René Bihel

Personal information
- Full name: René Bihel
- Date of birth: 2 September 1916
- Place of birth: Montivilliers, France
- Date of death: 8 September 1997 (aged 81)
- Height: 1.74 m (5 ft 9 in)
- Position(s): Forward

Youth career
- 1929–1936: US Tréfileries du Havre

Senior career*
- Years: Team / Apps / (Gls)
- 1936–1938: US Quevilly
- 1938–1939: Valenciennes
- 1939–1942: Le Havre
- 1942–1943: SC Fives
- 1943–1944: EF Lille-Flandres
- 1944–1946: Lille
- 1946–1947: Le Havre
- 1947–1949: Marseille
- 1949–1950: SC Toulon
- 1950–1951: Strasbourg
- 1951–1953: AAJ Blois
- 1953–1954: Le Havre

International career
- 1945–1947: France / 6 / (1)

Managerial career
- 1953–1954: Le Havre
- 1954–1956: AAJ Blois

= René Bihel =

French footballer (1916-1997)

René Bihel (2 September 1916 – 8 September 1997) was a French professional football player who became a trainer.

== Biography ==
His first appearance was in 1929 with the US Trèfileries youth team in Le Havre. He played professionally as a centre forward at US Valenciennes-Anzin from 1938 to 1939. In 1944, he moved to Lille OSC. He also played for Olympique de Marseille, SC Toulon and RC Strasbourg.

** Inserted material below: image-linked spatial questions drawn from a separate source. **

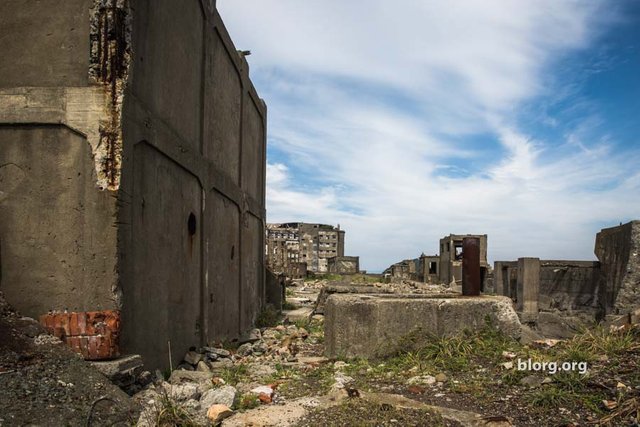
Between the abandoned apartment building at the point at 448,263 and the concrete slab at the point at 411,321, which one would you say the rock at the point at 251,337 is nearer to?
the concrete slab at the point at 411,321

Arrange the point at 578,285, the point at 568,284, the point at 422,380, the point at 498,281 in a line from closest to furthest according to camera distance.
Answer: the point at 422,380 → the point at 578,285 → the point at 568,284 → the point at 498,281

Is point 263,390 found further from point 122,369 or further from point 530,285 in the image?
point 530,285

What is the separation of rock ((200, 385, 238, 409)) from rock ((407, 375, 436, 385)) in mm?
1798

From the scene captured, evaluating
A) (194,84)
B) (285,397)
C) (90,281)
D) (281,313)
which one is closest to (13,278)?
(90,281)

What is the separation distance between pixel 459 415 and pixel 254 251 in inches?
305

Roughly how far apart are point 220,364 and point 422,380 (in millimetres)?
2921

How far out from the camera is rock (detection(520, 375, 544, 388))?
14.0ft

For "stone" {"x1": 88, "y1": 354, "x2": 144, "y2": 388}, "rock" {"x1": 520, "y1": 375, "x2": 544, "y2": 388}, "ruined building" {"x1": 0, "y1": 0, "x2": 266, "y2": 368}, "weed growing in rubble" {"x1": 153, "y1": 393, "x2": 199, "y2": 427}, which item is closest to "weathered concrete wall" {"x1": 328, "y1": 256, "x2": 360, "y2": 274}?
"ruined building" {"x1": 0, "y1": 0, "x2": 266, "y2": 368}

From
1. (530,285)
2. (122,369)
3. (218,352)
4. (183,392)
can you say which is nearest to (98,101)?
(122,369)

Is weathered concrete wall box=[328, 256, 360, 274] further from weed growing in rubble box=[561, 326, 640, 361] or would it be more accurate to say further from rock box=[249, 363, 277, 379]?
weed growing in rubble box=[561, 326, 640, 361]

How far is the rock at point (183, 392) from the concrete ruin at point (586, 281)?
386 inches

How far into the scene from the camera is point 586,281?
14.4 metres

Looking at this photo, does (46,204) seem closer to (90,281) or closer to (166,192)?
(90,281)

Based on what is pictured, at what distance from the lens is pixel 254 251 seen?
11.0 meters
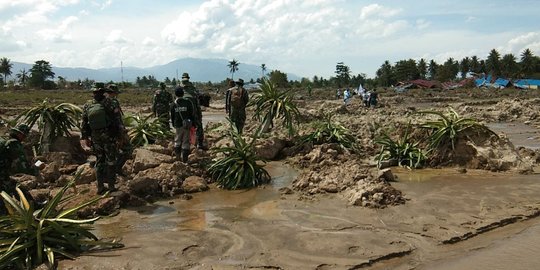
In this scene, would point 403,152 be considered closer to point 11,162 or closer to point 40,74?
point 11,162

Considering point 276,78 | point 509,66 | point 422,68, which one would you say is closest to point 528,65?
point 509,66

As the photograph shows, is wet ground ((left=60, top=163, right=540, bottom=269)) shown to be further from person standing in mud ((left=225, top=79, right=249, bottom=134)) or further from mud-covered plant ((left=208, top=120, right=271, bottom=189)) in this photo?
person standing in mud ((left=225, top=79, right=249, bottom=134))

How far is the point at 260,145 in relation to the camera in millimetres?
9523

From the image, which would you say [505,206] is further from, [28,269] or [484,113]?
[484,113]

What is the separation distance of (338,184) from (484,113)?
17.5 m

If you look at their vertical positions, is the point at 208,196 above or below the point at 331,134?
below

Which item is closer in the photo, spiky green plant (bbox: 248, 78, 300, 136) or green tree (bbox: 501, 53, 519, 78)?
spiky green plant (bbox: 248, 78, 300, 136)

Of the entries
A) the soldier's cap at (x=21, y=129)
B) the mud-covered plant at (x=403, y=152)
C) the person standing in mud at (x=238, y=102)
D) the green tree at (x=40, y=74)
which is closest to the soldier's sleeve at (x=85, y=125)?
the soldier's cap at (x=21, y=129)

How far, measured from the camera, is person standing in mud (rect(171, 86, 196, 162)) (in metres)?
8.52

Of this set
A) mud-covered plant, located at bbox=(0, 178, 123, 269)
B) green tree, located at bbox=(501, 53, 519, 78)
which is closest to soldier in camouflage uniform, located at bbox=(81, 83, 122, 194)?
mud-covered plant, located at bbox=(0, 178, 123, 269)

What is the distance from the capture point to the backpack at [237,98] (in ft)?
Answer: 33.7

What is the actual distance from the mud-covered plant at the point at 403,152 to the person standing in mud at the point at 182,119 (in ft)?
11.6

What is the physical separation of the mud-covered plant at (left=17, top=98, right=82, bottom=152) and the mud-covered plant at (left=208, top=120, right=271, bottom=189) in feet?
11.0

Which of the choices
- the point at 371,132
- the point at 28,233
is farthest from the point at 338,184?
the point at 371,132
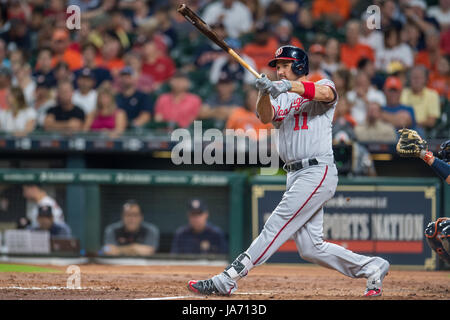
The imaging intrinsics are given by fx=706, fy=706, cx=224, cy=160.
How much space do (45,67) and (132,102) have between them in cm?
151

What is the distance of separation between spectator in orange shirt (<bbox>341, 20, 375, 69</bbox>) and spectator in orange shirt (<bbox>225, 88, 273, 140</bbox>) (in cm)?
196

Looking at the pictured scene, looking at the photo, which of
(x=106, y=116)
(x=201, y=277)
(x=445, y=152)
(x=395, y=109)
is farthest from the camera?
(x=106, y=116)

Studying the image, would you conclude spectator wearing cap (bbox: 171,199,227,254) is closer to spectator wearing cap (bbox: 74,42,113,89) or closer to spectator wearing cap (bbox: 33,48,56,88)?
spectator wearing cap (bbox: 74,42,113,89)

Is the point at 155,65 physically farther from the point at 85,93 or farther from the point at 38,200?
the point at 38,200

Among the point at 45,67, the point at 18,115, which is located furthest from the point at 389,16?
the point at 18,115

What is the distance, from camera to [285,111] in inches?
192

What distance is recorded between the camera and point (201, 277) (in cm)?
650

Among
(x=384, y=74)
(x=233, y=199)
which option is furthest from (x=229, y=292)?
(x=384, y=74)

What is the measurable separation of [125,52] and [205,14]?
52.1 inches

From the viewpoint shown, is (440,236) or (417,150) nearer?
(417,150)

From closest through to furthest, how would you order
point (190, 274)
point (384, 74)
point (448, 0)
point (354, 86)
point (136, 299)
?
point (136, 299) → point (190, 274) → point (354, 86) → point (384, 74) → point (448, 0)

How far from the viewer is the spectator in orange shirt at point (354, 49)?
31.7 feet

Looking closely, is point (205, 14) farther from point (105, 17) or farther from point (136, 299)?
point (136, 299)

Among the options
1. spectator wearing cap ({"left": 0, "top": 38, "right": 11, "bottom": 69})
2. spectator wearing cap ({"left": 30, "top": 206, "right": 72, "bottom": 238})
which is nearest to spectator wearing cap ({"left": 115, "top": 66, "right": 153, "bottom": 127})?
spectator wearing cap ({"left": 30, "top": 206, "right": 72, "bottom": 238})
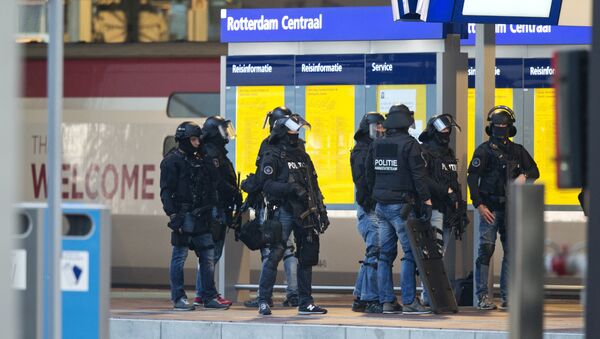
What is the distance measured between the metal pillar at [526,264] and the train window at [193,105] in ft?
35.2

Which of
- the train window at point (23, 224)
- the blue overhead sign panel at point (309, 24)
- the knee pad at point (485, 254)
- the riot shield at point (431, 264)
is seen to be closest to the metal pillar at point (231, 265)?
the blue overhead sign panel at point (309, 24)

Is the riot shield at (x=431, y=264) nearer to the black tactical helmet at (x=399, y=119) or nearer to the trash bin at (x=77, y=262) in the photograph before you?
the black tactical helmet at (x=399, y=119)

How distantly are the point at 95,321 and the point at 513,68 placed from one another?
30.6 ft

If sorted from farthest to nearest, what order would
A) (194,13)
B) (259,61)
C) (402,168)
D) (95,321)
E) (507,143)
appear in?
(194,13) → (259,61) → (507,143) → (402,168) → (95,321)

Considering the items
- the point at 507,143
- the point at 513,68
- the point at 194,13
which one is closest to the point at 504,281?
the point at 507,143

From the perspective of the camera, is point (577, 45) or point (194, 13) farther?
point (194, 13)

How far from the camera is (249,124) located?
14.0 meters

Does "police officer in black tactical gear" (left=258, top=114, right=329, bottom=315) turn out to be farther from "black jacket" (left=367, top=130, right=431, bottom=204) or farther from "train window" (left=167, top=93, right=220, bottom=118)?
"train window" (left=167, top=93, right=220, bottom=118)

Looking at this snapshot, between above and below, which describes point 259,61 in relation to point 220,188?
above

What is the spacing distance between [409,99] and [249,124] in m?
1.49

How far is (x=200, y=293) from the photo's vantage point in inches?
514

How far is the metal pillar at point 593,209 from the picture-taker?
5391 millimetres

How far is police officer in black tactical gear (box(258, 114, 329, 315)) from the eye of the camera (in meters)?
12.1

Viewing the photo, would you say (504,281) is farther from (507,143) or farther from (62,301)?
(62,301)
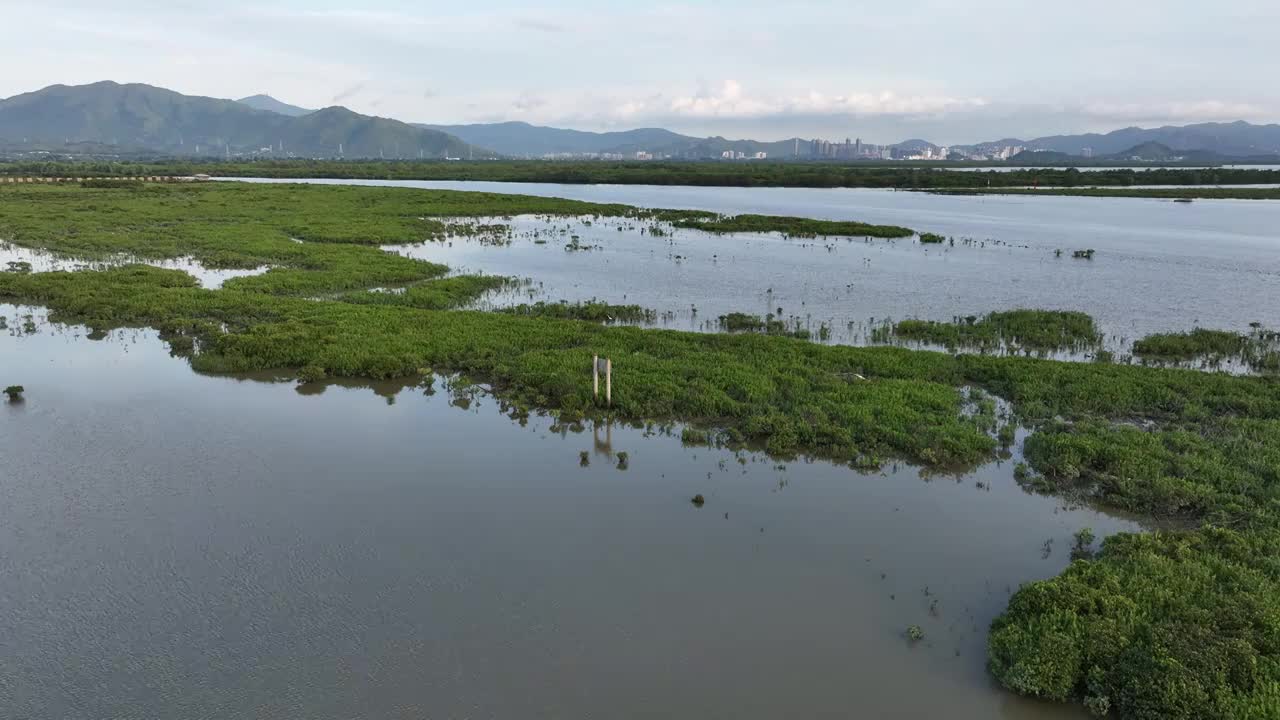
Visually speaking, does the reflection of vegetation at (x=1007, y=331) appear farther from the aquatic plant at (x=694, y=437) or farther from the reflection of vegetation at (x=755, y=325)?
the aquatic plant at (x=694, y=437)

Nicknamed le taureau normand (the Norman bull) he was selected six times and scored one goal for the France national team between 1945 and 1947. During the period from 1934 to 1951 as a professional club footballer, he played 239 matches and scored a total 177 registered goals.

After his career as a player, he became a trainer at Havre AC (1953), and later at Blois.

== Honours ==
- Champion of France D1 1946 with Lille and 1948 with Marseille.
- Winner of the Coupe de France 1946 with Lille and 1951 with Strasbourg.
- Finalist Coupe de France 1945 with Lille
- Top goal scorer in the championship of France D1 1945–46 with 28 goals.